Acropora cervicornis patches were only located in the SW region (Fig. 1, Table 1), growing on sandy substrate, between 3 and 4 m depth, where currents and waves are relatively minimal (Jordán and Martin 1987). These conditions have been proposed as the main requirements for settlement and growth of A. cervicornis (Geister 1977; Aronson et. al. 2002). Multi-specific patches occurred only in the southern regions (Fig. 1, Table 1), between 0.5 and 3.5 m depth. In the SW and Cayo Lobos regions the patches included both species; however, in the SE region the patches also included the hybrid A. prolifera, occurring as the two morphotypes described by Vollmer and Palumbi (2002): bushy and palmate. Goreau (1959) and Vollmer and Palumbi (2002) pointed out that this hybrid is rarely forms patches. An explanation of the presence of A. cervicornis and A. prolifera in the SE region could be the association with A. palmata, which provides wave protection. On the southern end of the bank A. palmata was observed at higher density and cover (Table 2) than A. cervicornis, which was present only in the SW and Cayo Lobos region, with very low densities; this being in agreement with the results of Jordán and Martin (1987). The frequency distribution of colony volume within the three southern regions (Fig. 3) shows that the SE region followed a nearly normal distribution (asymmetry of 0.04; Fig. 3a), thus this distribution may be a consequence of asexual fragmentation by wave impact. Loya (1976), Rogers et al. (1982), Hughes (1984) and Aronson and Precht (2001b) have pointed out that Acropora spp. susceptibility to fragmentation increases the colony’s probability of survival. The fragmentation process, therefore, results in a broad range of sizes representing the full spectrum of volume size classes. On the other hand, the SW region had a skewed (asymmetric) distribution (−2.51; Fig. 3b), with a predominance of large colonies, suggesting that fragmentation is less frequent in the SE region. The Cayo Lobos region presented a positive asymmetry (i.e., more right skewed) (0.46; Fig. 3c) with a small deviation towards smaller colonies, suggesting either relatively recent colonization, or that there are other factors limiting survival, or even that fragmentation is exceedingly high.

----------

Please write the next part of the passage above on Acropora coral patches, starting after its last sentence.

----------

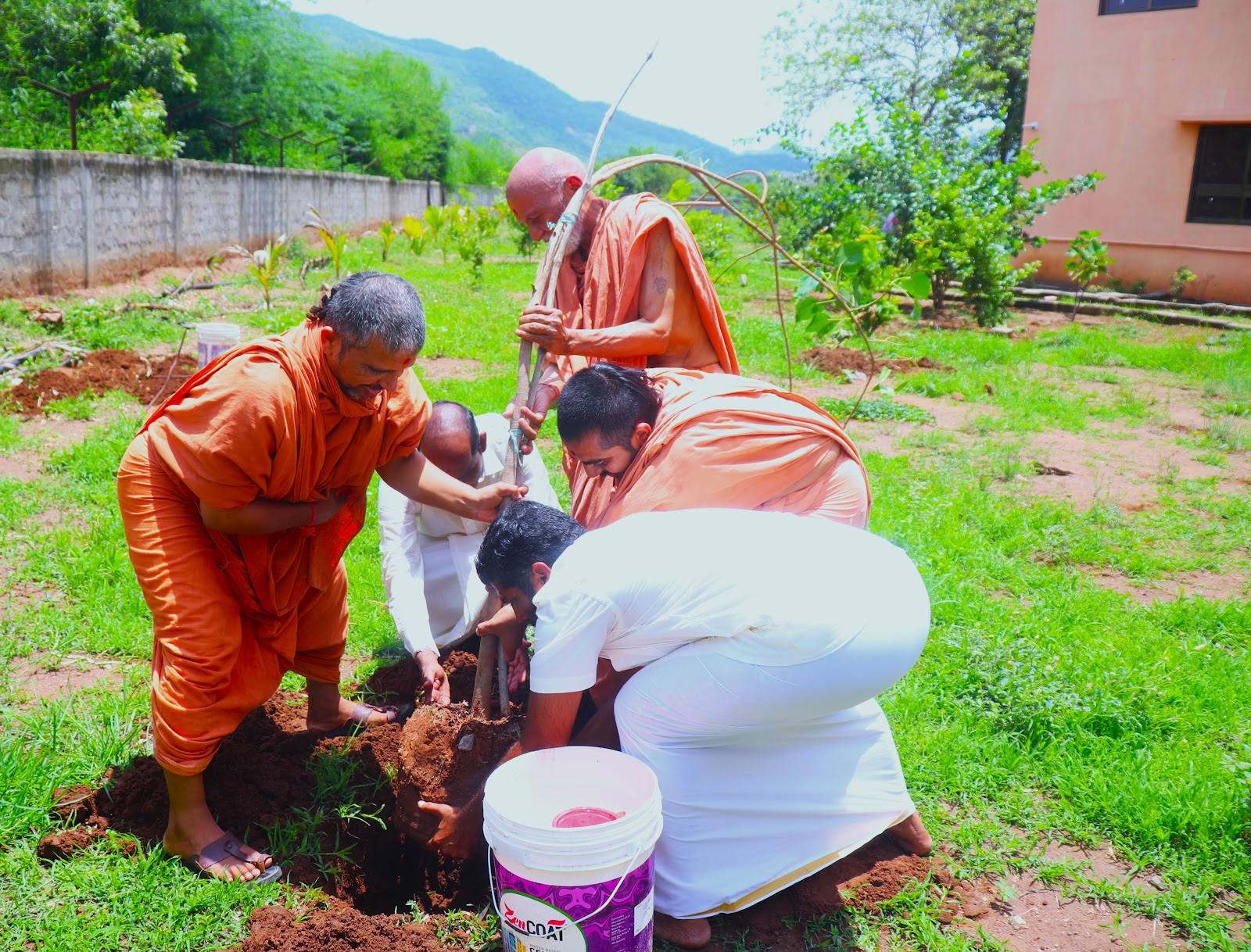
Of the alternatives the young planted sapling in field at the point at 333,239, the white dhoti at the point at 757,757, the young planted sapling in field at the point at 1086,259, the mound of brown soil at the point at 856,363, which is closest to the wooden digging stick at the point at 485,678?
the white dhoti at the point at 757,757

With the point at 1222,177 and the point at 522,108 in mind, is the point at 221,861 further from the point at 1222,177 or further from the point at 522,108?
the point at 522,108

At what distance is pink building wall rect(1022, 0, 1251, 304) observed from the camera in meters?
12.9

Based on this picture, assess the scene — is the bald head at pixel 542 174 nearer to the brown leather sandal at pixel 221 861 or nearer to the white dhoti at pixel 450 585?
the white dhoti at pixel 450 585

----------

Solved exercise>
Since Acropora spp. has special protection status in Mexican ecological law (Norma Oficial Mexicana NOM-059-ECOL-2001 2002), based on the distribution of patches, their density and percent living tissue cover measurements, the southern regions, especially the SE region, could be considered as key conservation areas for Acropora spp.. However, the established core areas in the management plan of Chinchorro Bank do not include these prime SE areas, because the core areas (Fig. 1) were only based on fisheries criteria (INE/SEMARNAP 2000). Although, spiny lobster and queen conch fisheries are threatened in Chinchorro Bank (Chávez and Hidalgo 1987), there are other threats such as tourism development on the southeast coast of the Yucatán Peninsula that will impact this reef in the foreseeable future (Carricart-Ganivet and Beltrán-Torres 1998; Sosa-Cordero 2003). Additional criteria, as presented in this paper, should be considered when establishing new core areas in Chinchorro Bank. Based on these results and considering that the species produces landscape heterogeneity, which in turn generates shelter for other species, including some of considerable economic importance, at least the SE region should be considered as a key area for Acropora species conservation, and should be included in the Chinchorro Bank management plan.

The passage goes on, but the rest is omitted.